As the exam season approached, we were joined by Josef Nimmrichter. He had never shown any interest in me before, but I had not noticed him to have much contact with anyone else either. He never had anything to say for himself during seminars. If he was directly asked a question, he would slowly stand up, turn his small head, surmounting gorilla-like shoulders, first to one side then to the other, his low, pale brow would wrinkle and his little grey eyes would stare into space; then, in a high falsetto voice, he would start to weave an endless, convoluted sentence whose sense would sooner or later elude even the most attentive listener. It was impossible to either agree or disagree with him. Nor could one take up from where he left off; what he said had the merciless finality of death. People preferred not to ask him for any explanation.

He would arrive in the garret room with a shabby shopping bag containing a notepad and at least half a dozen bottles of beer.
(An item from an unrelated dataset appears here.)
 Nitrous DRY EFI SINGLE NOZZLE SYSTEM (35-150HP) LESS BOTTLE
He would join us at the table and watch us as we indicated things on the map to each other. Now and then he would have a swig of beer from the bottle and not utter a word. In a little while, as if weary from observing us, he would withdraw into himself and his attention became fixed on something unspecified outside his present surroundings. Once he had finished his last bottle he would emerge from his gloomy taciturnity and start to ask questions. Where was he to find the Arctic? Why wasn’t the Arctic next door to the Antarctic, seeing they had the same climate? Why did they call Nero a cruel barbarian? Wasn’t he right the way he dealt with the Christians? Had we noticed that the economics professor smiled in a queer way when he was talking about the Five-Year Plan? He could do with a couple of press-ups too!

That was his cherished fantasy. All those who had done something to earn his displeasure would be lined up in a row and he’d start giving the orders for press-ups: down, two, three, up, two, three, down… until at last they broke down, softened and recognised their depravity, the error of their ways and the blindness of their attitudes.
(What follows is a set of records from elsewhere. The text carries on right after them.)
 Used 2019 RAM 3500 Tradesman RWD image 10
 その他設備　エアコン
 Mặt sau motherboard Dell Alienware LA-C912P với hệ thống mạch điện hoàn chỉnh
He hailed from a village in southern Moravia. He said his father had been a coachman on a church estate, and as a child he himself had acted as server for some dirty old fat priest up to the day when he discovered that the filthy swine was assaulting his little sister. He had told his father and his father had waylaid the priest after mass and beaten him up. But afterwards it was his father who was convicted, of course. He was only a coachman and no one could give a damn that his daughter had been shamed. His mother had almost gone off her head with shame and they had to put her in the asylum. An hour from their village there was a Premonstratensian monastery and the monks had suppliers in different towns who used to get hold of virgins for them, preferably girls from poor families, or orphans whom no one was looking for, and the monks would thrust them into underground dungeons without windows so not a sound could escape and no one could hear the screams of the poor victims whom they chained to iron beds so they could indulge their desires on them. When they chucked the monks out of the monastery after the war and opened up those cellars, they had discovered a pile of children’s skeletons with broken limbs, hands pierced with nails, fingers crushed and some of the skulls still had gags shoved in the holes where the mouths had been. My fellow-student dwelt on the ghastly details, and his almost womanish voice became even shriller as he thrust red-hot pokers and blacksmith’s tongs into women’s wombs, tearing out the flesh, and then all of a sudden he would be back with us in the present. His eyes, which during his narration seemed to float out of their sockets, would abruptly start to move again and search our faces. I would be terrified each time that happened lest he find something inappropriate in my countenance: lest he decipher from it my church membership, my insecurity or my inadequacy, for which he would exact punishment.

Of his recent past I knew very little. He said he had worked as a prison warder, but had had to leave the job on health grounds. He never spoke about it and I hadn’t the courage to ask him. All I could grasp was that he was bound by a strict secrecy which shrouded that entire area of his life.